El Norte de Castilla solicitó a A. P. Alencart, colaborador de Protestante Digital, un artículo que apareció entre muchas páginas dedicadas a las procesiones del Jueves Santo. Aquí lo reproducimos.
Como cristiano que no se avergüenza de manifestar públicamente su fe, siempre he celebrado –y celebraré– la Anastásis de un Jesús vencedor de la muerte, el mismo que sabía de su condición de Ejemplo perenne contra toda creencia anclada en lo tanático: “Yo soy la resurrección y la vida; el que cree en mí, aunque esté muerto, vivirá .Y todo aquel que vive y cree en mí, no morirá eternamente. ¿Crees esto?”. (Juan 11, 25-26). Esto le decía a Marta nuestro Amado galileo, cuando lo de su hermano Lázaro y por tierras de Betania. En la Biblia, antes y después del Ungido tenemos testimonios que fortalecen el triunfo de la esperanza en la inmortalidad: “Yo sé que mi redentor vive… y después de deshecha esta mi piel he de ver en mi carne a Dios al cual veré por mí mismo, y mis ojos lo verán, y no otro, aunque mi corazón desfallece dentro de mí" (Job 19, 25-27). “¿Dónde está, oh muerte, tu aguijón? ¿Dónde, oh sepulcro, tu victoria?” (Pablo en Corintios 15, 55).

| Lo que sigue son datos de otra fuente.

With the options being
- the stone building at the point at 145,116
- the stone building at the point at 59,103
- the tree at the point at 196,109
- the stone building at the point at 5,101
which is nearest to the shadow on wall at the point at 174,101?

Lo del Gólgota precede a la Resurrección (Anástasis) de Jesús, al triunfo de la Vida que es un Misterio que todo genuino creyente acepta y proclama, sin importarle que otros, antes y ahora, se mofen de su certeza: “Pero cuando oyeron lo de la resurrección de los muertos, unos se burlaban, y otros decían: Ya te oiremos acerca de esto otra vez”. (Hechos de los Apóstoles 17, 32). Triunfo y esperanza, nunca desdicha, nunca apoteosis de plañideras y cortejos mortuorios revestidos de una religiosidad anclada en costumbres que se ciñen al asesinato vía crucifixión, que se solazan en lo sanguinolento de la tortura previa, que potencian hasta extremos paganos lo cruento, lo desgarrador de ese momento clave para la historia de la Salvación. Claro que Jesús sufrió lo indecible por nosotros, pero bien sabemos que los Evangelios no se detienen en demasía sobre los detalles cruentos de lo que sucedió antes y durante la barbarie perpetrada en el Gólgota. Y bien sabemos que el Verbo que se hizo carne es el Cordero de Dios que se inmoló en un sacrificio que obedecía a un Plan de redención solidaria por la humanidad caída: magno ejemplo de un Jesús (profeta-poeta, en definitiva) que como culmen de su ministerio va sin dudarlo hacia Jerusalén, donde sus enemigos (propios y ajenos, judíos y romanos) lo capturan, someten a torturas y a crucifixión.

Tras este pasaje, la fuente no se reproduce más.